1ER MAI: A Fusion of Craftsmanship and Hip-Hop Culture

Reading time: 4 mins
By Angèle Simon

Located on Chabanel Street, in the Cité de la mode in Montreal, Ysaline’s workshop is filled with creativity, chill vibes, and positive atmosphere. This is where we met her, surrounded by the pieces of recycled jeans, well-cut patterns and her new collection, which she was actively producing. Accompanied by a little background of old school hip-hop music, the designer begins to share her journey in the world of fashion design.

The Exploration of Fabric

Born in France and raised in Quebec, Ysaline began sewing with her mother at the age of 13. She was immediately intrigued by the hands-on aspect of sewing and its medium: fabric. After pursuing studies in another field, Ysaline eventually returned to school to deepen her knowledge of sewing. She completed her program in Fashion Design with a specialization in fur at Cégep Marie-Victorin. Graduating in 2014, the designer went on to work for several companies before officially launching her own brand in 2021.

However, it was in 2017 that the designer began to explore her creative identity through denim. People in her circle provided her with tons of worn-out jeans for her to repurpose in her designs. This sparked her passion for this fabric, which became a key element in many of her early creations.

From Craftsmanship to Recycling

Ysaline also sees herself as a craftsperson. From the beginning, she has been exploring materials and artisanal techniques such as weaving, macramé, embroidery, and patchwork, seamlessly integrating them into functional and timeless garments.

"Craftsmanship is truly at the heart of my practice; the hands-on aspect will always come through, even in a simple garment."

Expertise is an important aspect of her creative process.  The designer ensures a perfect fit, thereby ensuring that her creations are suitable for everyone. She also offers to make all pieces according to the measurements of the clients. Each piece is carefully sewn by Ysaline's hands, and this attention to detail extends to the small denim braids that can be found on some of the pieces signed 1ER MAI. This is a part of her work that she wishes to further explore by learning new techniques or collaborating with other local artists.

Ysaline recycles everything. From military fabrics to old, unwearable jeans, down to small threads, the designer transforms everything she finds into true wonders. Generally, people often associate recycling with something not very aesthetic, a bit tacky. However, with 1ER MAI, Ysaline aims to break down beliefs associated with this practice.

"I want to elevate recycling to its former glory.
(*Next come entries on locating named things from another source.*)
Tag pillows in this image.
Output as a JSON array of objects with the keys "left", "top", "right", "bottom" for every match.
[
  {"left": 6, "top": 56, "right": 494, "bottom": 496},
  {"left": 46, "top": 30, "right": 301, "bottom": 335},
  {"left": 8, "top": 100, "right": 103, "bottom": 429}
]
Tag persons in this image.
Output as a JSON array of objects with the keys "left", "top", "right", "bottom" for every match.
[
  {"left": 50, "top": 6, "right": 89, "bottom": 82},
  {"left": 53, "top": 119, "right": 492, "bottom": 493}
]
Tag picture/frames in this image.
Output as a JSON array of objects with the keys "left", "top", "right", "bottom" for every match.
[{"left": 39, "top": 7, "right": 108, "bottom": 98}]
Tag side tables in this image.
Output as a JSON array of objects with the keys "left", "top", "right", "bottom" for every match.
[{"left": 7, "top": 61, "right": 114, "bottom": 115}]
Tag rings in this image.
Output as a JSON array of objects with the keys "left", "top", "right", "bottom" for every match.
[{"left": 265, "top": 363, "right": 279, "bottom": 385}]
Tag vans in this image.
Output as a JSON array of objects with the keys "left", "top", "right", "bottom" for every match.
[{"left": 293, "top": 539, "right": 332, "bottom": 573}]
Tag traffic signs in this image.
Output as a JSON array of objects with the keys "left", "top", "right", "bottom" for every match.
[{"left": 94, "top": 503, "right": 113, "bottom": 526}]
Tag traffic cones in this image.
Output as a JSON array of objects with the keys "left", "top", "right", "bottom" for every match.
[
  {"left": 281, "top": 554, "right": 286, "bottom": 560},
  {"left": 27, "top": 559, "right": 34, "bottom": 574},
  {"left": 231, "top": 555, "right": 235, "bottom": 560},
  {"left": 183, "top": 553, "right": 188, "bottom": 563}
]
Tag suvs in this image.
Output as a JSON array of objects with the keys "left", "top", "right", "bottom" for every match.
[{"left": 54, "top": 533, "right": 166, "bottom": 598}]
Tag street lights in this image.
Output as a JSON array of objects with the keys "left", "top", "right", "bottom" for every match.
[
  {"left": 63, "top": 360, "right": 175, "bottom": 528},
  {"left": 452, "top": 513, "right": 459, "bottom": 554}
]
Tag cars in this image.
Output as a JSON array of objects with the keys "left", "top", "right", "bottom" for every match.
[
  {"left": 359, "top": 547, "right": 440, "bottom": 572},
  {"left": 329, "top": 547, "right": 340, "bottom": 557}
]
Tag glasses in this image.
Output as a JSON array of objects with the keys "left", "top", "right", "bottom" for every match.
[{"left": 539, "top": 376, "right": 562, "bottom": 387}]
Often, people think of recycling as something of low quality, a bit rough around the edges, but I want to elevate it so that it speaks to people who love fashion too."

A Blend of Influences

1ER MAI is a beautiful mix of functional, clean, and understated styles, drawing inspiration from Asian and hip-hop influences. In the new collection, there is a jacket inspired by the kimono, crafted from recycled fabric that originally dates back to 1989 and was produced in Quebec, for the Canadian army. Ysaline has always found inspiration in military uniforms, workwear, and hip-hop culture. The choice of the name 1ER MAI (1st of May) is not arbitrary—it signifies the Labor Day in many countries and is also a symbol of spring in various calendars. In addition to being a statement on workers' rights and renewal, 1ER MAI is also a reaction to fast fashion.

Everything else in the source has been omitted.